__Task to carry out__: Count the lines in the rows below that contain the string "meters", and reply with only the number.

__Given information__:
****
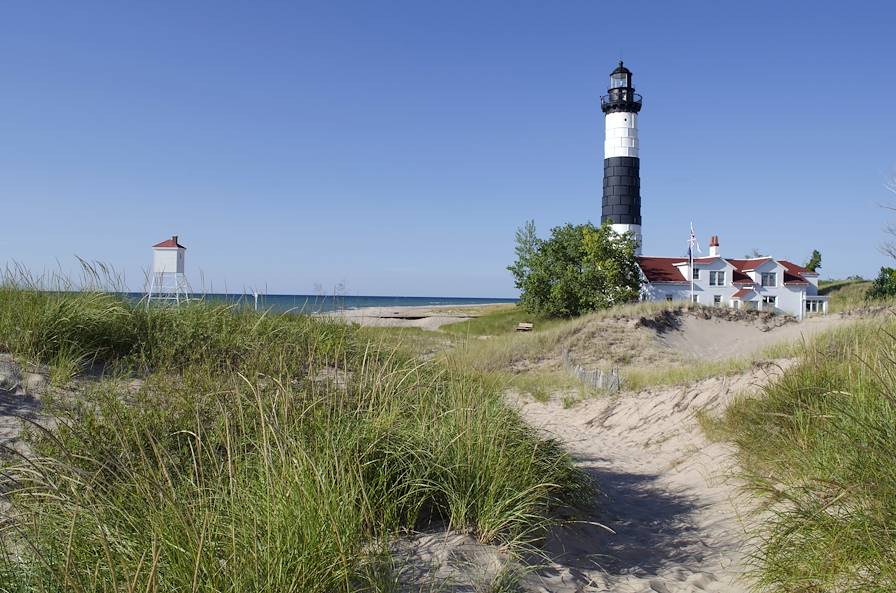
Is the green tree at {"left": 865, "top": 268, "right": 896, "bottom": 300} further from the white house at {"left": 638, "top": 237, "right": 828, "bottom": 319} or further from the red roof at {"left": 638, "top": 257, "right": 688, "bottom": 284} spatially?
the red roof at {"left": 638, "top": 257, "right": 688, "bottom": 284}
****
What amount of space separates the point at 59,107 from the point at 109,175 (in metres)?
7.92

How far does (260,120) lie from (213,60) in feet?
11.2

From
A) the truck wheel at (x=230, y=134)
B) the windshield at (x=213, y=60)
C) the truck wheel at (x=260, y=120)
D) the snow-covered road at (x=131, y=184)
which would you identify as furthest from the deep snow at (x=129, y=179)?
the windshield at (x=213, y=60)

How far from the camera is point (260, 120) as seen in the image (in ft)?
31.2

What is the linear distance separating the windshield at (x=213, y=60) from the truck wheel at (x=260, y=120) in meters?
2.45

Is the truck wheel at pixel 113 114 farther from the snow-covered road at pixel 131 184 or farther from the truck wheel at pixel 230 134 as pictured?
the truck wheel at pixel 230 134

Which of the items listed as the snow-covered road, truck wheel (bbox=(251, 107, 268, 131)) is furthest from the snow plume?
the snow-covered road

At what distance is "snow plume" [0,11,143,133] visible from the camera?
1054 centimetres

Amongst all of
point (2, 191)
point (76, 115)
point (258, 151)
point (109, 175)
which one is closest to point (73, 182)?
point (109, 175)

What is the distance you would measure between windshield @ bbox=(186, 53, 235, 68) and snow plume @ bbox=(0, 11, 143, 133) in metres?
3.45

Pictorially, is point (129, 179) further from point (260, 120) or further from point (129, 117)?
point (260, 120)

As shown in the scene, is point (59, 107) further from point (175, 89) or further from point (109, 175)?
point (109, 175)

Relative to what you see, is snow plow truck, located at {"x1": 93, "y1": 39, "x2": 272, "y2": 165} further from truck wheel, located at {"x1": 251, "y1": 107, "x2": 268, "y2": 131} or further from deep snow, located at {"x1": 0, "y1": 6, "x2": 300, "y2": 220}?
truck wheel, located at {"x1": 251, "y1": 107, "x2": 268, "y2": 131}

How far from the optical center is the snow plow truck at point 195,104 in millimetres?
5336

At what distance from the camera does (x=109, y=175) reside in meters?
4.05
****
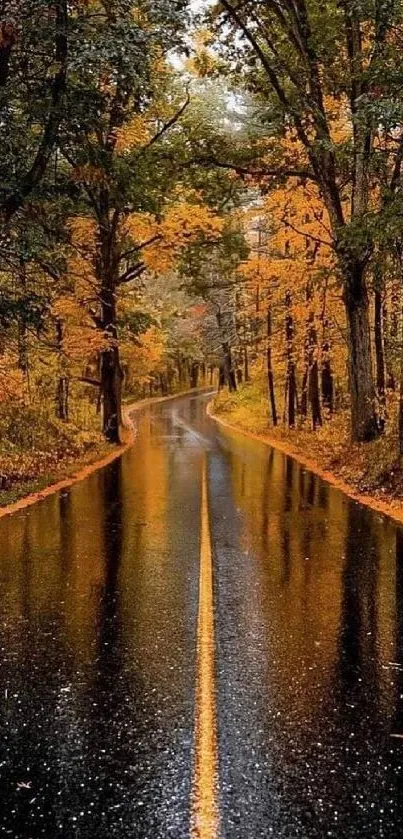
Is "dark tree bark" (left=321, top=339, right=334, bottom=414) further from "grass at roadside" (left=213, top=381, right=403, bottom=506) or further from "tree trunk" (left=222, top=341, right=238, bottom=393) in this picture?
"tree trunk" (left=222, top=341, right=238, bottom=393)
****
__Exercise response__: 2